──────── Excerpted data
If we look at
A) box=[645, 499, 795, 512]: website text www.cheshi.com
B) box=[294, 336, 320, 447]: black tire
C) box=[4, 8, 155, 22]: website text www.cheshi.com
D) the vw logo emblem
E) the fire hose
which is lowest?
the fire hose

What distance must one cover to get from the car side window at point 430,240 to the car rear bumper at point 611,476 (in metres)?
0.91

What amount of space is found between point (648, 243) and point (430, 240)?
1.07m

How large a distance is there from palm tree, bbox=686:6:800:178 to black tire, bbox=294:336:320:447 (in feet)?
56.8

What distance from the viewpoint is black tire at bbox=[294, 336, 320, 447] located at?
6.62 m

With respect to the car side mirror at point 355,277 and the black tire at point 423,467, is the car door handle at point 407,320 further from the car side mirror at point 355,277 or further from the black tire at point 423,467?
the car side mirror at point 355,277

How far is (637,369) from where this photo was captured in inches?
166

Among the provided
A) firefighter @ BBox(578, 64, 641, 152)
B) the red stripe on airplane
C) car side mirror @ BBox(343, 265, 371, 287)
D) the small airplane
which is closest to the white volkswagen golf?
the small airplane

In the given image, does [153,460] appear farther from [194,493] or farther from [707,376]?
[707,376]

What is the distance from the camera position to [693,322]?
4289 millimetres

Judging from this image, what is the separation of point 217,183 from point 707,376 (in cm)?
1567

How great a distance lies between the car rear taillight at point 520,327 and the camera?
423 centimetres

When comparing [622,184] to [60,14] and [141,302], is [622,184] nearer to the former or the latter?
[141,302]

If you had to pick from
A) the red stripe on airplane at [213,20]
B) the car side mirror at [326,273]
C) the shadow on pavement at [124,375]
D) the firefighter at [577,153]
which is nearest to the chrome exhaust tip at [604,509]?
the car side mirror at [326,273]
────────────────
Recast the stretch from the line containing "What is the distance" through the end of the rows as a Markdown table with the columns No. and Line, numbering each line and skipping blank lines.

• Exercise answer
| No. | Line |
|---|---|
| 1 | What is the distance from the camera position to [693,322]? |
| 2 | 4289 millimetres |
| 3 | Judging from this image, what is the separation of point 217,183 from point 707,376 (in cm)? |
| 4 | 1567 |
| 5 | How great a distance lies between the car rear taillight at point 520,327 and the camera? |
| 6 | 423 centimetres |
| 7 | When comparing [622,184] to [60,14] and [141,302], is [622,184] nearer to the former or the latter? |
| 8 | [141,302] |
| 9 | If you had to pick from |
| 10 | A) the red stripe on airplane at [213,20] |
| 11 | B) the car side mirror at [326,273] |
| 12 | C) the shadow on pavement at [124,375] |
| 13 | D) the firefighter at [577,153] |
| 14 | which is nearest to the chrome exhaust tip at [604,509]? |
| 15 | the car side mirror at [326,273] |